Я мог бы жить неплохо на средства, получаемые от разных профессий, если б не мое любопытство. Люблю я походить, посетить театры и зрелища, клубы, послушать музыку на концертах, поездить по окрестностям, профокстротировать, усадить девушку на диван, почитать ей свои отрывки, не потому, что считаю, что мои отрывки прекрасны, а потому, что считаю, что лучших произведений в городе не существует, и потому что мне кажется, что девушка в них ничего не поймет, потому что мне приятно быть непонятым, а затем отправиться с ней куда-нибудь, присоединиться вместе с ней к другой девушке, почитать им вместе мои отрывки.

На сон грядущий, каждый вечер, когда я бываю дома, я читаю или перечитываю какой-либо пасторальный роман в древнем французском переводе, ибо мне иногда кажется, особенно по вечерам, что я мыслю не по-русски, а по-французски, хотя ни на одном языке, кроме русского, я не говорю, иногда я загибаю такую душевную изящность, такую развиваю тонкую философскую мысль, что сам себе удивляюсь.

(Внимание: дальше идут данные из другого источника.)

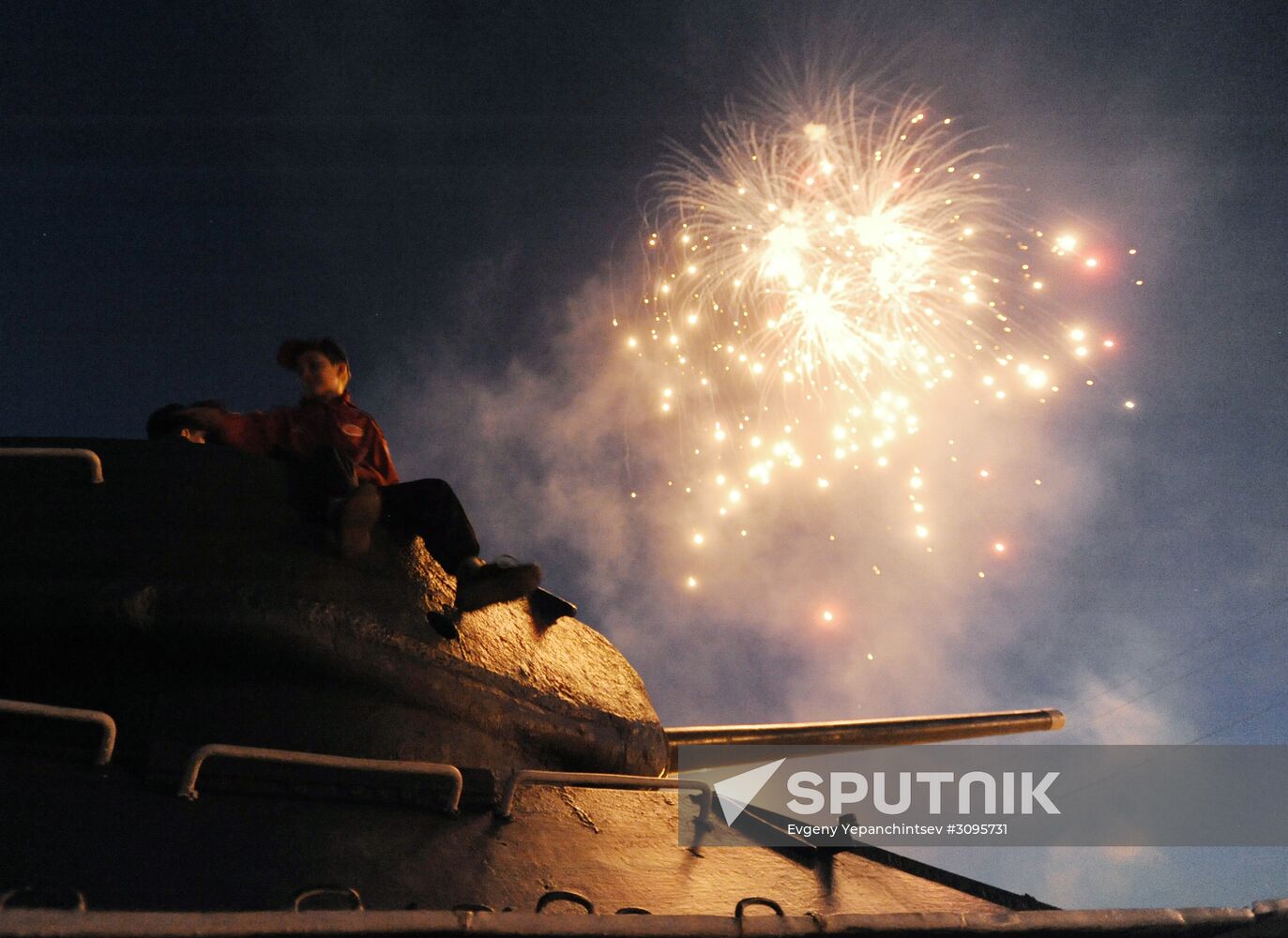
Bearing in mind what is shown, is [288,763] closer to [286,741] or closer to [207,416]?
[286,741]

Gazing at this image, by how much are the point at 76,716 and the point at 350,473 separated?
5.34 ft

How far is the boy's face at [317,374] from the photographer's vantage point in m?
4.97

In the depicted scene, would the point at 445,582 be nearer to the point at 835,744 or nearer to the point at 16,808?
the point at 16,808

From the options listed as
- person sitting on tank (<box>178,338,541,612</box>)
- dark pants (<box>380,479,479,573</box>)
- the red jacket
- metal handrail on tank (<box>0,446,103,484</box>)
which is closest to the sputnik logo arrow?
person sitting on tank (<box>178,338,541,612</box>)

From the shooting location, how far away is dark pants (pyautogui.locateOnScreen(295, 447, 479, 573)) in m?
4.03

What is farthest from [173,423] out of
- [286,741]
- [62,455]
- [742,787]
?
[742,787]

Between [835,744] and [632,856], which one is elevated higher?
[835,744]

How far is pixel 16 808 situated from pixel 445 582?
1.98 meters

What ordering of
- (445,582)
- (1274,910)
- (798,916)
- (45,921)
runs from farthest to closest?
(445,582)
(1274,910)
(798,916)
(45,921)

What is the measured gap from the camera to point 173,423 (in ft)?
14.3

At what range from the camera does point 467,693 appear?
3822mm

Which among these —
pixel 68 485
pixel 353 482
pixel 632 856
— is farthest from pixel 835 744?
pixel 68 485

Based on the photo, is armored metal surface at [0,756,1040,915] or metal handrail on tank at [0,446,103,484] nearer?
armored metal surface at [0,756,1040,915]

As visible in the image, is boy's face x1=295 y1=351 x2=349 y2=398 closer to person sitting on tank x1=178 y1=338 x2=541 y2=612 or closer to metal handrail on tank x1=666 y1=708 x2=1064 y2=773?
person sitting on tank x1=178 y1=338 x2=541 y2=612
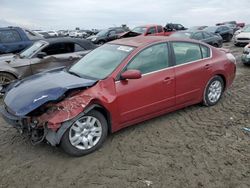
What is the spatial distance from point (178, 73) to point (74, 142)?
2.21 meters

Я это написал или не я? И вдруг подношу свою руку к губам и целую. Драгоценная у меня рука. Сам себя хвалю я. В кого я уродился, никто в моей семье талантлив не был.

Глава XXXIV ПОРТФЕЛЬ

Еще зимой в определенный день, в определенный час состоялось собрание членов Жакта на квартире у железнодорожного служащего; в определенный час явился районный инструктор.

Тептелкин предчувствовал несчастье и не хотел идти. Но его так долго уговаривали интеллигентные жильцы дома, что он решил пожертвовать собой, пойти и на все согласиться.

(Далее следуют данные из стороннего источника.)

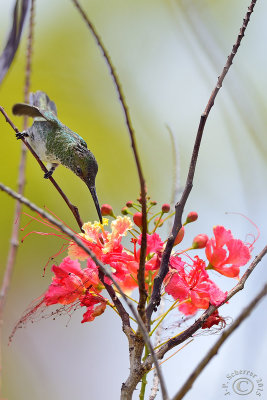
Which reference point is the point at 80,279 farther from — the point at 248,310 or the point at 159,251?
the point at 248,310

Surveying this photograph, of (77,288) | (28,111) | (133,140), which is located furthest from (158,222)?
(28,111)

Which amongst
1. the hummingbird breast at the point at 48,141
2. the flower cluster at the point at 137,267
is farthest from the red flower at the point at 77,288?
the hummingbird breast at the point at 48,141

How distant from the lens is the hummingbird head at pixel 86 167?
109 inches

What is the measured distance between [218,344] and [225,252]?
2.45ft

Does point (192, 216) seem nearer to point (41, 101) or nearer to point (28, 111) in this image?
point (28, 111)

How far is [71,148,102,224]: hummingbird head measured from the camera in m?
2.78

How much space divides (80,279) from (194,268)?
354 mm

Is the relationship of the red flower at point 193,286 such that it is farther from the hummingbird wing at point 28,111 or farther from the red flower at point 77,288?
the hummingbird wing at point 28,111

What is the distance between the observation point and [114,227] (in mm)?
1695

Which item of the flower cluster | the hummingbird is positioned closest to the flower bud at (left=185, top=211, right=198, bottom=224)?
the flower cluster

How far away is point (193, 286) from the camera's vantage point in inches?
64.1

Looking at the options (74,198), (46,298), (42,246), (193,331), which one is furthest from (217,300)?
(42,246)

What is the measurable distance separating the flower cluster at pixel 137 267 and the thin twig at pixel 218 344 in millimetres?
551

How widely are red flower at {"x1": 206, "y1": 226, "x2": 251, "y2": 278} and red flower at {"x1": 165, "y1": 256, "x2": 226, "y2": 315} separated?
0.04m
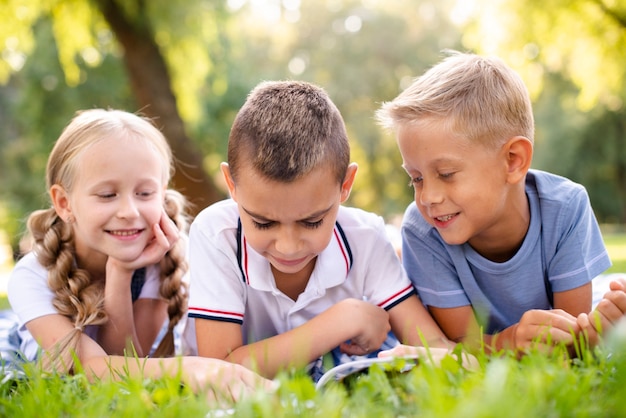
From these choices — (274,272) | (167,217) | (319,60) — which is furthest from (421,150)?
(319,60)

Уже задолго до дня собрания население дома шушукалось по квартирам и под воротами. Тептелкина надо выбрать председателем, он культурный человек, он не вор.

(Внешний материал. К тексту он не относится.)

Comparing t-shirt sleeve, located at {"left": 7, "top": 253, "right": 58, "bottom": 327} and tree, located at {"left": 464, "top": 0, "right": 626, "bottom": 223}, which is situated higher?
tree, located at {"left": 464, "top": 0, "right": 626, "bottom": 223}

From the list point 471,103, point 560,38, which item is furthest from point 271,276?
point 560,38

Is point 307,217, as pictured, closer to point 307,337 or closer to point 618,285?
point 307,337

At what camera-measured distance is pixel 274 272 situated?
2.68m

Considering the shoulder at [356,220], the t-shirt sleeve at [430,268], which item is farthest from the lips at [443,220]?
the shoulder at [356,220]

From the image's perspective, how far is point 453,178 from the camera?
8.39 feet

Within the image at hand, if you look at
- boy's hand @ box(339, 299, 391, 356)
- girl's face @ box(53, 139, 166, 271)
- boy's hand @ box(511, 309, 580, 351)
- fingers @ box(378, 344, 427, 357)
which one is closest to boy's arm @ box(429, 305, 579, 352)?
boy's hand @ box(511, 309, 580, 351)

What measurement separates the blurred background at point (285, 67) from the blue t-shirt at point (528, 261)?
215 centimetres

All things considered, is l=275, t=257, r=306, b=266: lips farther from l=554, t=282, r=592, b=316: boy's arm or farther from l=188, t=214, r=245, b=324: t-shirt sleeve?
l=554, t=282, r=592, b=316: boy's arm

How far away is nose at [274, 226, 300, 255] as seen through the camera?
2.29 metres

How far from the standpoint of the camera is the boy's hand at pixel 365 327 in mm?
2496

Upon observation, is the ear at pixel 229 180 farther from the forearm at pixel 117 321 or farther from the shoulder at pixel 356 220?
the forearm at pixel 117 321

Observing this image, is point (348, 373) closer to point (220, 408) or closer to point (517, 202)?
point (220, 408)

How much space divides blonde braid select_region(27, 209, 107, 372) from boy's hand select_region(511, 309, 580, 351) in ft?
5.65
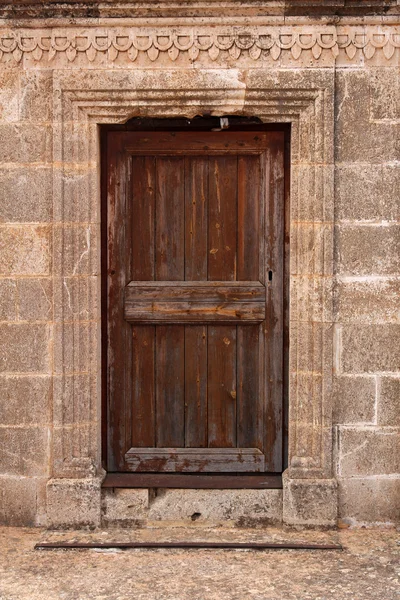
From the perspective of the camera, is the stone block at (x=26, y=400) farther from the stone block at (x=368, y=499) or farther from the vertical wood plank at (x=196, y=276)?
the stone block at (x=368, y=499)

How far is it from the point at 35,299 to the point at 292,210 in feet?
5.61

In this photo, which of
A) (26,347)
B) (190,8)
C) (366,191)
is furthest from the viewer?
(26,347)

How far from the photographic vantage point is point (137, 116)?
16.6ft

До глубокой ночи затянулось собрание. Долго Тептелкин отказывался, охваченный тоской. Наконец портфели были распределены. Портфель председателя был вручен Тептелкину, затем перешли к пожеланиям. Все пожелали, чтоб при доме был устроен красный уголок, и стали спорить о квартире, где он должен быть устроен. Выделить ли комнату рядом с дворницкой или устроить в одной из коммунальных квартир. Не могли доспориться и занесли в протокол как пожелание. Все время районный инструктор, бывший военмор, разъяснял, пояснял и был доволен. Он был доволен, что его слушают и ему доверяют, и жильцы дома были довольны, что их слушают и им доверяют. Ушел инструктор в самом лучшем настроении, и жильцы расходились в самом лучшем настроении. Они спускались по лестнице. Впереди шел официант, новый секретарь правления; за ним члены новой ревизионной комиссии - швейцар при одной иностранной фирме, счетовод и доктор. Позади них шел народ, позади народа Марья Петровна и поправляющий пенсне Тептелкин. Во дворе все стали прощаться друг с другом: некоторые целовали ручки дамам, другие пожимали, третьи спешили, приподняв шляпу. Вокруг кричали кошки, а сверху небольшая луна освещала широкий двор.